Kuşatmayı yarmanın arka planında bir avuç insanın korkunç emeği, çabası ve kararlılığı vardır. Toplum bu duruşa tanıklık etti ve verilen cezaları meşru bulmadı. Gezi ve Kobane davalarında verilen cezalar sadece Kürtlerin ve sosyalistlerin vicdanında değil ırkçılık ve milliyetçilik ile zehirlenen dar bir çevre dışında tüm Türkiye toplumunun vicdanında mahkum edildi. İktidar cenahı davanın toplumda rahatsızlık uyandırdığını görmüş olacak ki Erdoğan önceki gün yaptığı konuşmada bir kez daha yargının yardımına koşarak kararı politik söylemlerle pekiştirme ihtiyacı duydu.
Böyle zamanları aşmak kolay olmuyor. Politik duruşun kaynağında acımasız baskılara karşı yaşamını set haline getirerek sert darbelere maruz kalanların direnci var. Bedel ödeyen, dik duran ama sonuç itibariyle etten, kemikten ve duygulardan oluşan insanlardan bahsediyoruz. Bu nedenle zaman zaman ortaya çıkan iç öfkeyi doğru okumak gerekir. Yolculuğun her aşaması yolculara yaralarıyla birlikte yaşamasını öğretmiş olabilir. Acıya karşı devrimci bir tevazu gelişmiş olabilir. Fakat güçlü iradeye rağmen bu uzun ve zor yolculukta insanlar kırılabilir, yanlış ve eksik yapabilir, söz anlaşılmayabilir, manipüle edilebilir, abartılabilir. Tüm bunlar işin doğasında vardır. Sahi incinmeyen kaldı mı ki bu yolculukta? Buna rağmen yürüyebilme onurunu koruyarak yola devam etmeyi başarabilmek yolu ve yolcuları diğerlerinden farklı kılan temel özelliklerin başında gelmektedir.

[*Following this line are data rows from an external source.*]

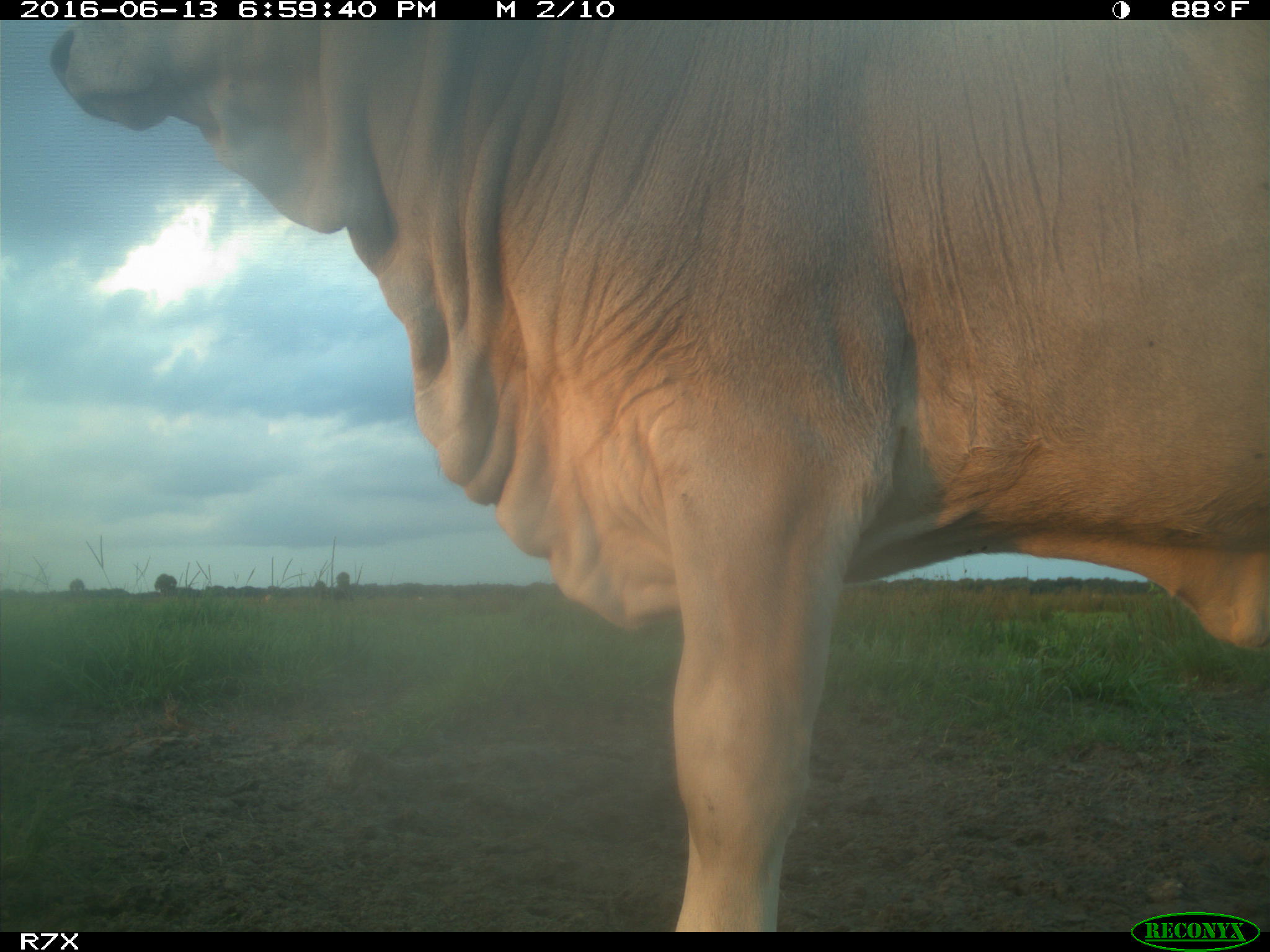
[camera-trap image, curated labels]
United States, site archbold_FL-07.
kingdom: Animalia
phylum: Chordata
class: Mammalia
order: Artiodactyla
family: Bovidae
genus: Bos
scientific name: Bos taurus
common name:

Tüm zorluklarla birlikte yeni yaşam siyasetine her zamankinden daha fazla haklı ve meşru bir mücadele alanı açılmıştır. Gezi ve Kobane duruşu ve bu süreçlerin meşru talepleri Üçüncü Yol dinamiklerine her zamankinden daha fazla birleşik mücadeleyi güçlendirme sorumluluğu yüklemiştir.
Maalesef sistem, hapishaneleri ve tutsaklığı giderek normalleştiriyor. Bu sistemik normalliğe karşı öncelikle tutsak edilen siyasetçi ve aktivistlerin her an hatırlanabileceği demokratik yollarla hakikati gündelik yaşam akışının bir parçası haline getirmek önemli. Tutsaklar ve davalar üzerinden parçalı bakış açıları kurmak yerine, bütüncül bir perspektifle meseleye bakarak en kısa zamanda tutsakların özgürleşmesini sağlayabilmek dışarda kalanların görevi.